Source texts of formatted documents
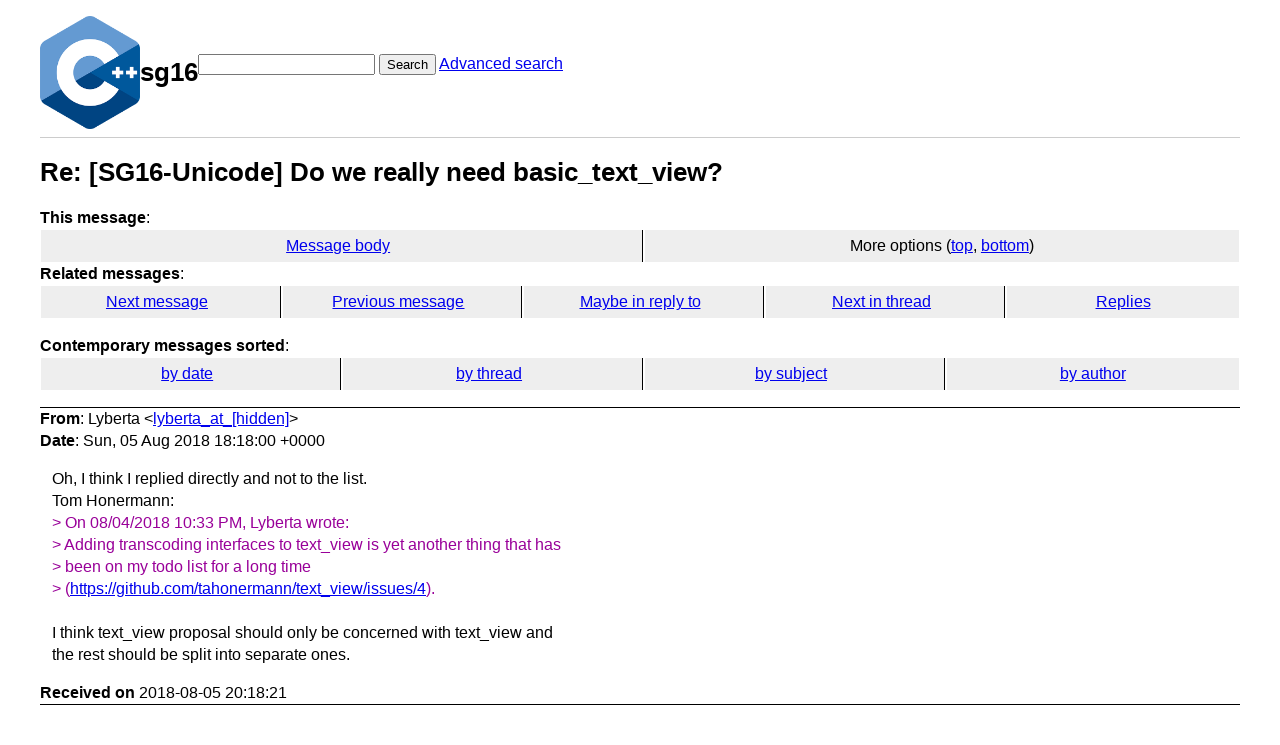

--- FILE ---
content_type: text/html; charset=UTF-8
request_url: https://lists.isocpp.org/sg16/2018/08/0128.php
body_size: 1687
content:
<!DOCTYPE HTML PUBLIC "-//W3C//DTD HTML 3.2 Final//EN">
<html>
<head>
<meta name="Author" content="Lyberta (lyberta_at_[hidden])" />
<meta name="Subject" content="Re: [SG16-Unicode] Do we really need basic_text_view?" />
<title>sg16: Re: [SG16-Unicode] Do we really need basic_text_view?</title>

<link rel="stylesheet" href="/sg16/hypermail.css">
</head>

<body>
    <div class="header">
        <a ahref="https://lists.isocpp.org/"><img src="//isocpp.org/files/img/cpp_logo.png" alt="C++ Logo"
                style="width:100px;"></a>
        <h1>sg16</h1>
        <form action="/sg16/cgi-bin/swish.cgi" method="get">
            <input name="query" type="text" />
            <button type="submit">Search</button>
            <a href="/sg16/cgi-bin/swish.cgi">Advanced search</a>
        </form>
    </div>
    <hr>
<header class="head">
<h1>Re: [SG16-Unicode] Do we really need basic_text_view?</h1>
<!-- received="Sun Aug  5 20:18:21 2018" -->
<!-- isoreceived="20180805201821" -->
<!-- sent="Sun, 05 Aug 2018 18:18:00 +0000" -->
<!-- isosent="20180805181800" -->
<!-- name="Lyberta" -->
<!-- email="lyberta_at_[hidden]" -->
<!-- subject="Re: [SG16-Unicode] Do we really need basic_text_view?" -->
<!-- id="c4bb9f0f-b1aa-6d3e-4368-7214b6a9119e_at_[hidden]" -->
<!-- charset="utf-8" -->
<!-- inreplyto="fbb955d5-3a88-fc46-6ab7-eb7a309e8835_at_[hidden]" -->
<!-- expires="-1" -->
<nav id="navbar">
<ul class="links hmenu_container">
<li>
<span class="heading">This message</span>: <ul class="hmenu"><li><a href="#start" id="options1">Message body</a></li>
<li>More options (<a href="#options2">top</a>, <a href="#options3">bottom</a>)</li>
</ul></li>
<li>
<span class="heading">Related messages</span>: <ul class="hmenu">
<!-- unext="start" -->
<li><a href="0129.php">Next message</a></li>
<li><a href="0127.php">Previous message</a></li>
<li><a href="0124.php">Maybe in reply to</a></li>
<!-- unextthread="start" -->
<li><a href="0131.php">Next in thread</a></li>
<li><a href="#replies">Replies</a></li>
<!-- ureply="end" -->
</ul></li>
</ul>
</nav>
<ul class="links hmenu_container">
<li id="options2"><span class="heading">Contemporary messages sorted</span>: <ul class="hmenu"><li><a href="date.php#msg128">by date</a></li>
<li><a href="index.php#msg128">by thread</a></li>
<li><a href="subject.php#msg128">by subject</a></li>
<li><a href="author.php#msg128">by author</a></li>
</ul></li>
</ul>
</header>
<!-- body="start" -->
<main class="mail">
<address class="headers">
<span class="from">
<span class="heading">From</span>: Lyberta &lt;<a href="mailto:lyberta_at_%5Bhidden%5D?Subject=Re%3A%20%5BSG16-Unicode%5D%20Do%20we%20really%20need%20basic_text_view%3F">lyberta_at_[hidden]</a>&gt;
</span><br />
<span class="date"><span class="heading">Date</span>: Sun, 05 Aug 2018 18:18:00 +0000</span><br />
</address>
<div id="start" class="showhtml-body">
Oh, I think I replied directly and not to the list.
<br />
<br />
Tom Honermann:
<br />
<span class="quotelev1">&gt; On 08/04/2018 10:33 PM, Lyberta wrote:
</span><br />
<span class="quotelev1">&gt; Adding transcoding interfaces to text_view is yet another thing that has
</span><br />
<span class="quotelev1">&gt; been on my todo list for a long time
</span><br />
<span class="quotelev1">&gt; (<a href="https://github.com/tahonermann/text_view/issues/4">https://github.com/tahonermann/text_view/issues/4</a>).
</span><br />
<br />
I think text_view proposal should only be concerned with text_view and
<br />
the rest should be split into separate ones.
<br />
</div>
<p class="received"><span class="heading">Received on</span> 2018-08-05 20:18:21</p>
</main>
<!-- body="end" -->
<footer class="foot">
<nav id="navbarfoot">
<ul class="links hmenu_container">
<li><span class="heading">This message</span>: <span class="message_body"><a href="#start">Message body</a></span></li>
<!-- lnext="start" -->
<li><span class="heading">Next message</span>: <a href="0129.php">Tom Honermann: "Re: [SG16-Unicode] Do we really need basic_text_view?"</a></li>
<li><span class="heading">Previous message</span>: <a href="0127.php">Tom Honermann: "Re: [SG16-Unicode] Do we really need basic_text_view?"</a></li>
<li><span class="heading">Maybe in reply to</span>: <a href="0124.php">Lyberta: "[SG16-Unicode] Do we really need basic_text_view?"</a></li>
<!-- lnextthread="start" -->
<li><span class="heading">Next in thread</span>: <a href="0131.php">Tom Honermann: "Re: [SG16-Unicode] Do we really need basic_text_view?"</a></li>
<li id="replies"><span class="heading">Reply</span>: <a href="0131.php">Tom Honermann: "Re: [SG16-Unicode] Do we really need basic_text_view?"</a></li>
<!-- lreply="end" -->
</ul>
<ul class="links hmenu_container">
<li id="options3"><span class="heading">Contemporary messages sorted</span>: <ul class="hmenu"><li><a href="date.php#msg128">by date</a></li>
<li><a href="index.php#msg128">by thread</a></li>
<li><a href="subject.php#msg128">by subject</a></li>
<li><a href="author.php#msg128">by author</a></li>
</ul></li>
</ul>
</nav>
<!-- trailer="footer" -->
<p>
<a href="https://lists.isocpp.org/mailman/listinfo.cgi/sg16">SG16</a> list run by <a href="mailto:sg16-owner@lists.isocpp.org">sg16-owner@lists.isocpp.org</a>
</p>
</body>
</html>
</footer>
</body>
</html>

→ Assignment
Please set down every record exactly as it appears, leaving out the pictures.

→ Task solution
--- FILE ---
content_type: text/html; charset=UTF-8
request_url: https://lists.isocpp.org/sg16/2018/08/0128.php
body_size: 1687
content:
<!DOCTYPE HTML PUBLIC "-//W3C//DTD HTML 3.2 Final//EN">
<html>
<head>
<meta name="Author" content="Lyberta (lyberta_at_[hidden])" />
<meta name="Subject" content="Re: [SG16-Unicode] Do we really need basic_text_view?" />
<title>sg16: Re: [SG16-Unicode] Do we really need basic_text_view?</title>

<link rel="stylesheet" href="/sg16/hypermail.css">
</head>

<body>
    <div class="header">
        <a ahref="https://lists.isocpp.org/"><img src="//isocpp.org/files/img/cpp_logo.png" alt="C++ Logo"
                style="width:100px;"></a>
        <h1>sg16</h1>
        <form action="/sg16/cgi-bin/swish.cgi" method="get">
            <input name="query" type="text" />
            <button type="submit">Search</button>
            <a href="/sg16/cgi-bin/swish.cgi">Advanced search</a>
        </form>
    </div>
    <hr>
<header class="head">
<h1>Re: [SG16-Unicode] Do we really need basic_text_view?</h1>
<!-- received="Sun Aug  5 20:18:21 2018" -->
<!-- isoreceived="20180805201821" -->
<!-- sent="Sun, 05 Aug 2018 18:18:00 +0000" -->
<!-- isosent="20180805181800" -->
<!-- name="Lyberta" -->
<!-- email="lyberta_at_[hidden]" -->
<!-- subject="Re: [SG16-Unicode] Do we really need basic_text_view?" -->
<!-- id="c4bb9f0f-b1aa-6d3e-4368-7214b6a9119e_at_[hidden]" -->
<!-- charset="utf-8" -->
<!-- inreplyto="fbb955d5-3a88-fc46-6ab7-eb7a309e8835_at_[hidden]" -->
<!-- expires="-1" -->
<nav id="navbar">
<ul class="links hmenu_container">
<li>
<span class="heading">This message</span>: <ul class="hmenu"><li><a href="#start" id="options1">Message body</a></li>
<li>More options (<a href="#options2">top</a>, <a href="#options3">bottom</a>)</li>
</ul></li>
<li>
<span class="heading">Related messages</span>: <ul class="hmenu">
<!-- unext="start" -->
<li><a href="0129.php">Next message</a></li>
<li><a href="0127.php">Previous message</a></li>
<li><a href="0124.php">Maybe in reply to</a></li>
<!-- unextthread="start" -->
<li><a href="0131.php">Next in thread</a></li>
<li><a href="#replies">Replies</a></li>
<!-- ureply="end" -->
</ul></li>
</ul>
</nav>
<ul class="links hmenu_container">
<li id="options2"><span class="heading">Contemporary messages sorted</span>: <ul class="hmenu"><li><a href="date.php#msg128">by date</a></li>
<li><a href="index.php#msg128">by thread</a></li>
<li><a href="subject.php#msg128">by subject</a></li>
<li><a href="author.php#msg128">by author</a></li>
</ul></li>
</ul>
</header>
<!-- body="start" -->
<main class="mail">
<address class="headers">
<span class="from">
<span class="heading">From</span>: Lyberta &lt;<a href="mailto:lyberta_at_%5Bhidden%5D?Subject=Re%3A%20%5BSG16-Unicode%5D%20Do%20we%20really%20need%20basic_text_view%3F">lyberta_at_[hidden]</a>&gt;
</span><br />
<span class="date"><span class="heading">Date</span>: Sun, 05 Aug 2018 18:18:00 +0000</span><br />
</address>
<div id="start" class="showhtml-body">
Oh, I think I replied directly and not to the list.
<br />
<br />
Tom Honermann:
<br />
<span class="quotelev1">&gt; On 08/04/2018 10:33 PM, Lyberta wrote:
</span><br />
<span class="quotelev1">&gt; Adding transcoding interfaces to text_view is yet another thing that has
</span><br />
<span class="quotelev1">&gt; been on my todo list for a long time
</span><br />
<span class="quotelev1">&gt; (<a href="https://github.com/tahonermann/text_view/issues/4">https://github.com/tahonermann/text_view/issues/4</a>).
</span><br />
<br />
I think text_view proposal should only be concerned with text_view and
<br />
the rest should be split into separate ones.
<br />
</div>
<p class="received"><span class="heading">Received on</span> 2018-08-05 20:18:21</p>
</main>
<!-- body="end" -->
<footer class="foot">
<nav id="navbarfoot">
<ul class="links hmenu_container">
<li><span class="heading">This message</span>: <span class="message_body"><a href="#start">Message body</a></span></li>
<!-- lnext="start" -->
<li><span class="heading">Next message</span>: <a href="0129.php">Tom Honermann: "Re: [SG16-Unicode] Do we really need basic_text_view?"</a></li>
<li><span class="heading">Previous message</span>: <a href="0127.php">Tom Honermann: "Re: [SG16-Unicode] Do we really need basic_text_view?"</a></li>
<li><span class="heading">Maybe in reply to</span>: <a href="0124.php">Lyberta: "[SG16-Unicode] Do we really need basic_text_view?"</a></li>
<!-- lnextthread="start" -->
<li><span class="heading">Next in thread</span>: <a href="0131.php">Tom Honermann: "Re: [SG16-Unicode] Do we really need basic_text_view?"</a></li>
<li id="replies"><span class="heading">Reply</span>: <a href="0131.php">Tom Honermann: "Re: [SG16-Unicode] Do we really need basic_text_view?"</a></li>
<!-- lreply="end" -->
</ul>
<ul class="links hmenu_container">
<li id="options3"><span class="heading">Contemporary messages sorted</span>: <ul class="hmenu"><li><a href="date.php#msg128">by date</a></li>
<li><a href="index.php#msg128">by thread</a></li>
<li><a href="subject.php#msg128">by subject</a></li>
<li><a href="author.php#msg128">by author</a></li>
</ul></li>
</ul>
</nav>
<!-- trailer="footer" -->
<p>
<a href="https://lists.isocpp.org/mailman/listinfo.cgi/sg16">SG16</a> list run by <a href="mailto:sg16-owner@lists.isocpp.org">sg16-owner@lists.isocpp.org</a>
</p>
</body>
</html>
</footer>
</body>
</html>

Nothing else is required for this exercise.